A friend commented that the seat belt of media literacy is needed in order to drive the truck of social justice safely. But my reply is that the analogy is not a good one after a certain point. Media literacy is important in public discourse. Teaching it is vital in a technological society. But if it is not underscored by social justice, not only will it just be seen as another form of censorship and not actually change how people think, but, more insidiously, we may end up with a situation where certain people’s voices online count more than others. Without a social justice ethic we may not even be aware that this is the case. Even for media literacy to be successful in Singapore as a means of promoting online engagement, social justice is needed as an underlying ethic. Because without it, we teach self-censorship in an already authoritarian country. With it, we have a responsibility to teach self-expression as a way to empower people to participate effectively.

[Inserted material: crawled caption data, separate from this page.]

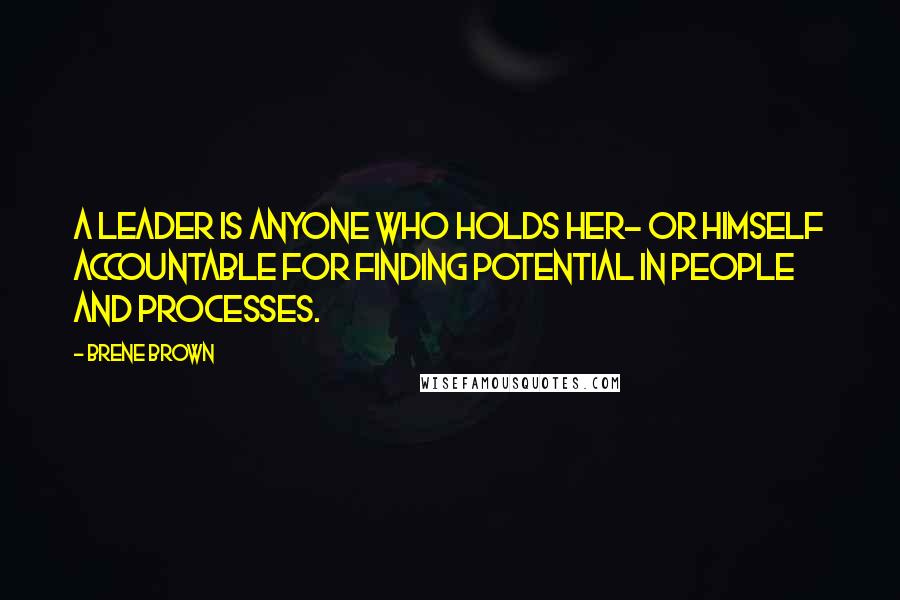 Brene Brown Quotes: A leader is anyone who holds her- or himself accountable for finding potential in people and processes.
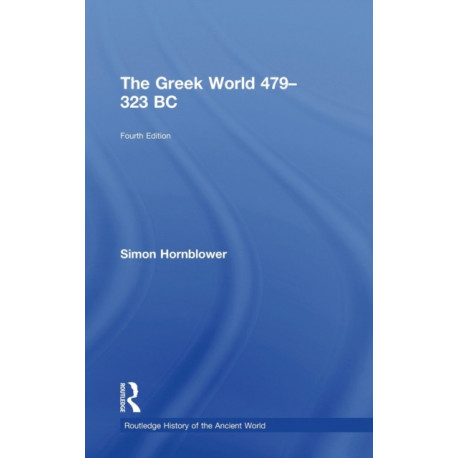 The Greek World 479-323 BC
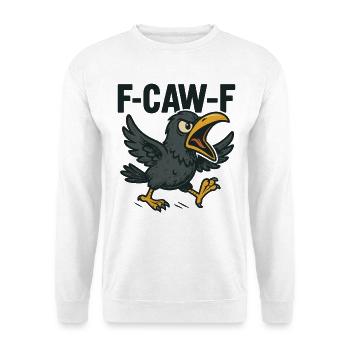 F-CAW-F Crow Saying - Unisex Sweatshirt - white - Front
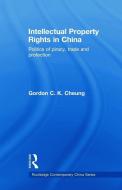 Intellectual Property Rights in China di Gordon C. K. Cheung edito da Taylor & Francis Ltd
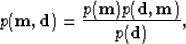\begin{displaymath}
p({\bf m, d}) = \frac{p({\bf m})p({\bf d, m})}{p({\bf d})},\end{displaymath}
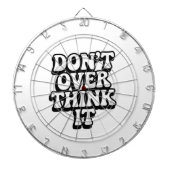 Don't Over Think It! Dartbord (Voorkant)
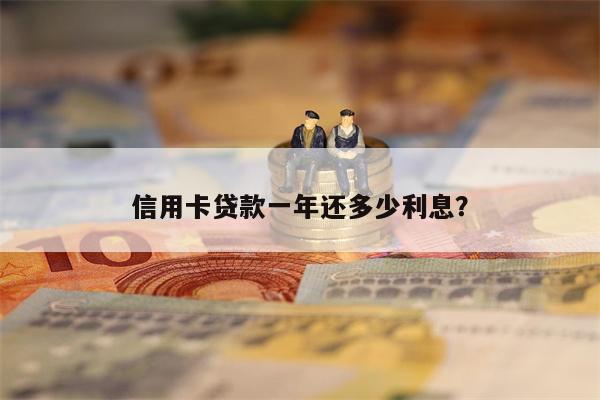 信用卡贷款一年还多少利息?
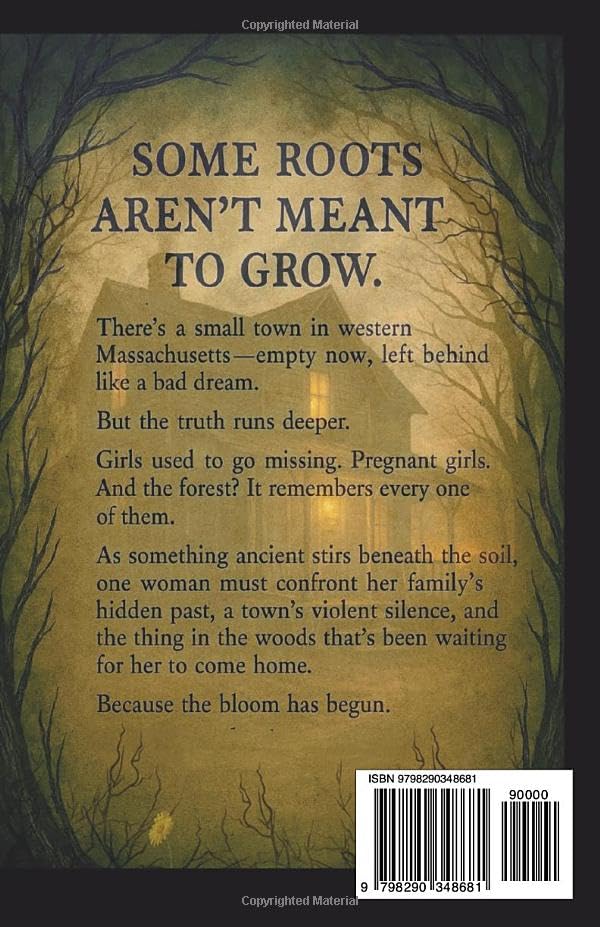 THE BLOOM: Some roots aren't meant to grow. (THE BLOOM TRILOGY)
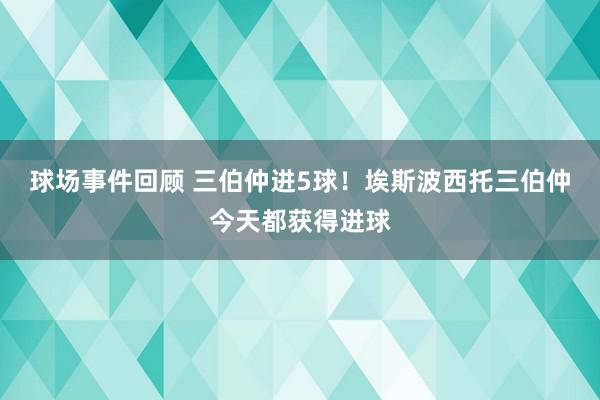 球场事件回顾 三伯仲进5球！埃斯波西托三伯仲今天都获得进球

This is why I think the seatbelt example is not a strong analogy. Or maybe it is – for the current policy. The seatbelt keeps the truck driver safe in case of an accident. But the truck driver has agency, and is motivated to keep himself safe on the road, to avoid the accident which justifies the seat belt. He also has the capacity to give way to fellow drivers, to stop to help someone along the road who needs it, to enjoy the smooth drive that results from reciprocity. This is why I feel that educating for social justice is primary. Media literacy is important, and interconnected in many ways, but in Singapore, if it is to be effective, it must be secondary.